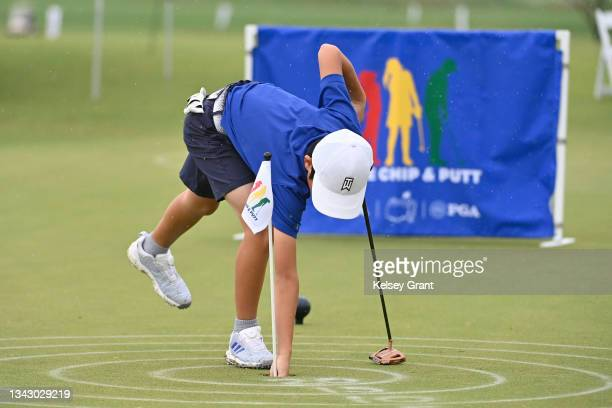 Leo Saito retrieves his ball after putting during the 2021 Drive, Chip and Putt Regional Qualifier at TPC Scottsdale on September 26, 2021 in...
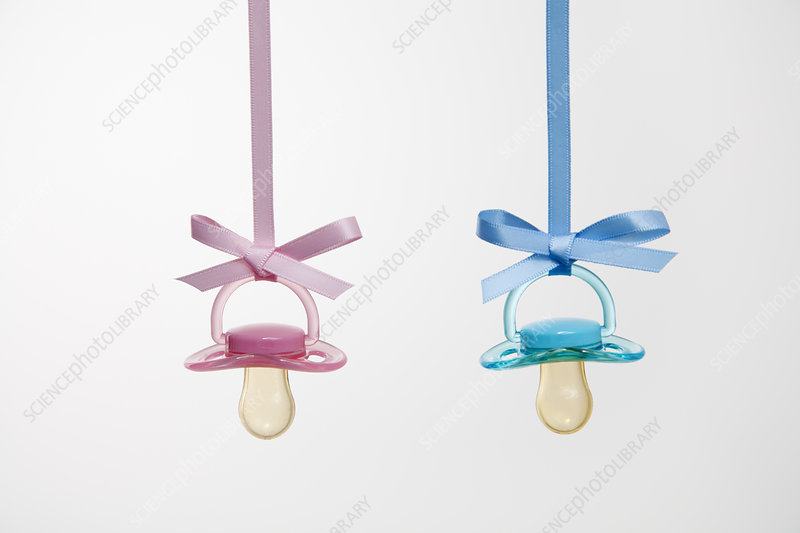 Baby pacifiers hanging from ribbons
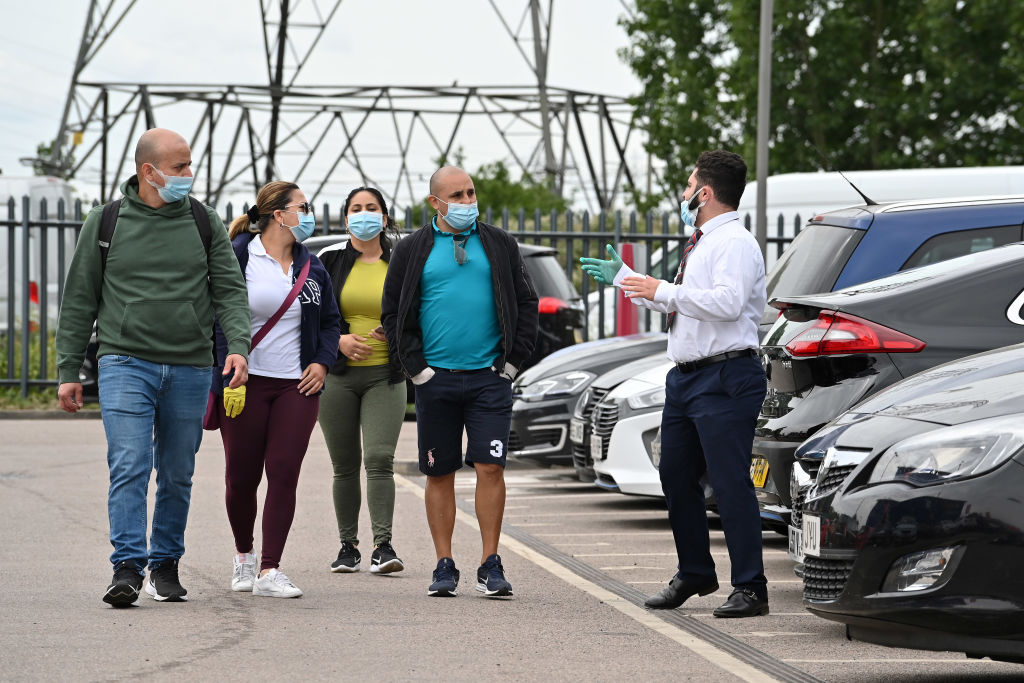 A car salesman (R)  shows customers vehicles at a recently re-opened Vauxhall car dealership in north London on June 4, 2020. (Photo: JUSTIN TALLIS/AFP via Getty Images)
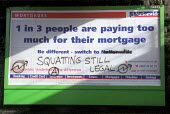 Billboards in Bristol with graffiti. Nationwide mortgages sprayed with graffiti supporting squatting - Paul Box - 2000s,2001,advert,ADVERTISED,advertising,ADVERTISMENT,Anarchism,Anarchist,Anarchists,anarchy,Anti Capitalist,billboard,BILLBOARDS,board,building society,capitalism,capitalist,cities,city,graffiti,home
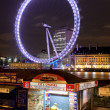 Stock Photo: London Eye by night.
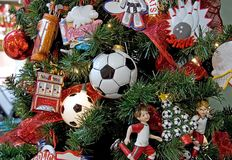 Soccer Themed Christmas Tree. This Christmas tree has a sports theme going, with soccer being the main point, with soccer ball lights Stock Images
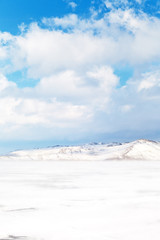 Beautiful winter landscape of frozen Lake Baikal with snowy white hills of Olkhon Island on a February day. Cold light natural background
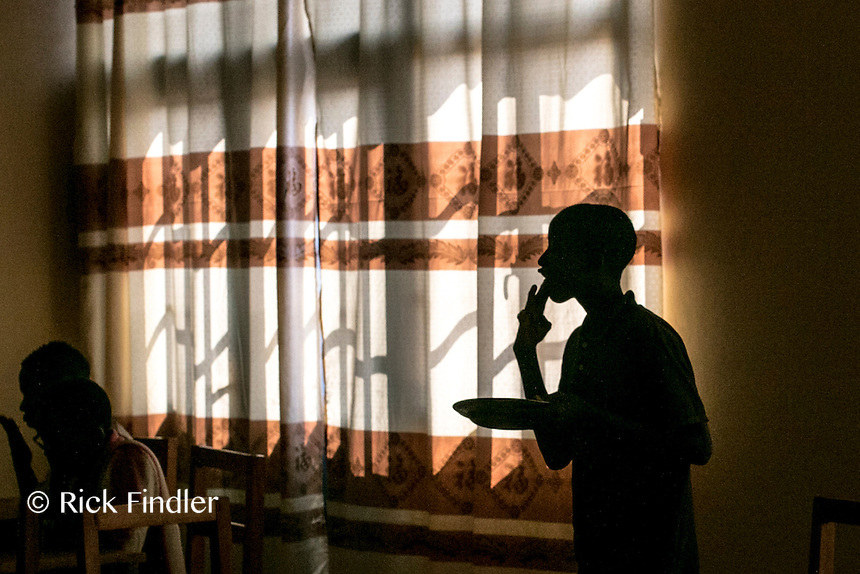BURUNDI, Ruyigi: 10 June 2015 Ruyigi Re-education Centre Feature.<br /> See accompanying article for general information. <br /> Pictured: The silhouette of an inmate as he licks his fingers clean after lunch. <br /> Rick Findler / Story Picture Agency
------------------------------
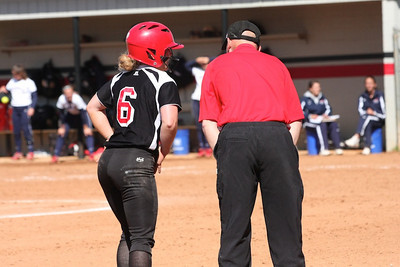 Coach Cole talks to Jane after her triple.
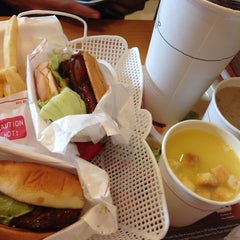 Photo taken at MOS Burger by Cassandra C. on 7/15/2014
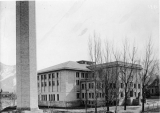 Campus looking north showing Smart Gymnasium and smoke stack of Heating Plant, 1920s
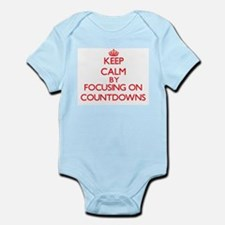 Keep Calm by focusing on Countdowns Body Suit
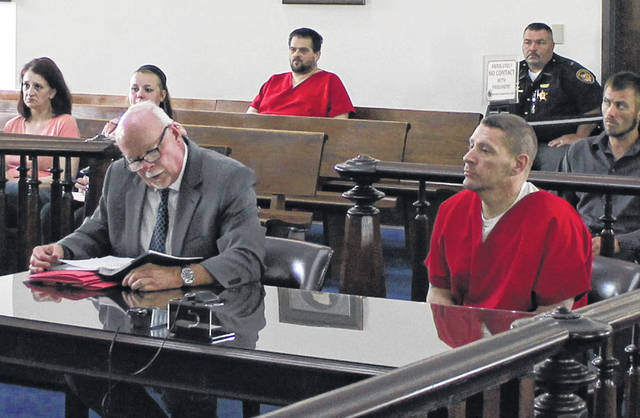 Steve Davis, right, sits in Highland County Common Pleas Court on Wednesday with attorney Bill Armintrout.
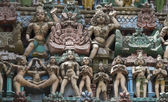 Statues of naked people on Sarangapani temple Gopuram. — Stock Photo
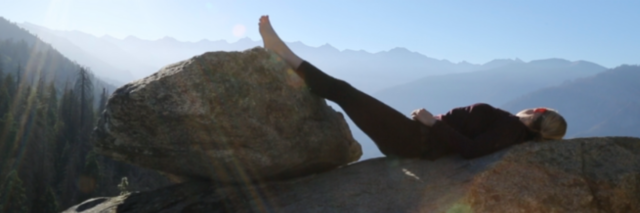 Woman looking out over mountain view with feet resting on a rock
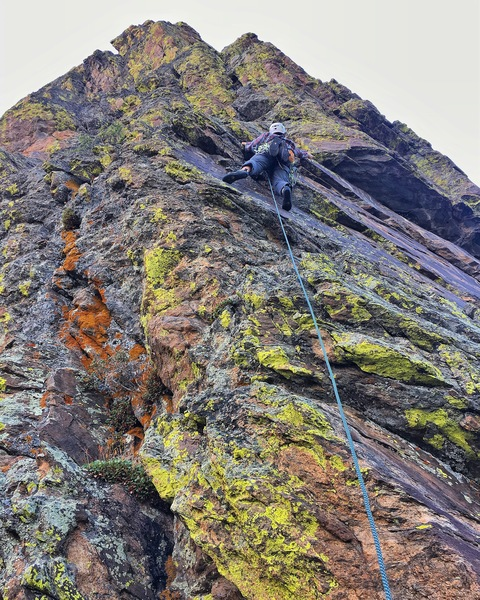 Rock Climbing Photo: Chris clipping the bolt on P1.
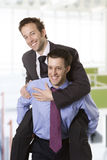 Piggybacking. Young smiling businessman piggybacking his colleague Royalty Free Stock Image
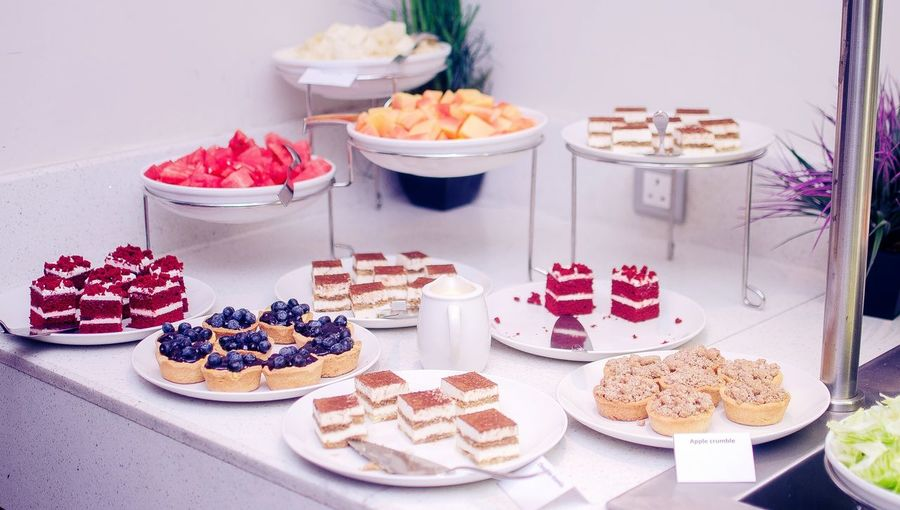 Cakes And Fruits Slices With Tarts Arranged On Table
------------------------------
**Task goal**
In the listing above, find the line containing "Coach Cole talks to Jane after her triple." and the line containing "Cakes And Fruits". Print those two lines and every line between them exactly, with no pictures.

**The completed task**
 Coach Cole talks to Jane after her triple.
 Photo taken at MOS Burger by Cassandra C. on 7/15/2014
 Campus looking north showing Smart Gymnasium and smoke stack of Heating Plant, 1920s
 Keep Calm by focusing on Countdowns Body Suit
 Steve Davis, right, sits in Highland County Common Pleas Court on Wednesday with attorney Bill Armintrout.
 Statues of naked people on Sarangapani temple Gopuram. — Stock Photo
 Woman looking out over mountain view with feet resting on a rock
 Rock Climbing Photo: Chris clipping the bolt on P1.
 Piggybacking. Young smiling businessman piggybacking his colleague Royalty Free Stock Image
 Cakes And Fruits Slices With Tarts Arranged On Table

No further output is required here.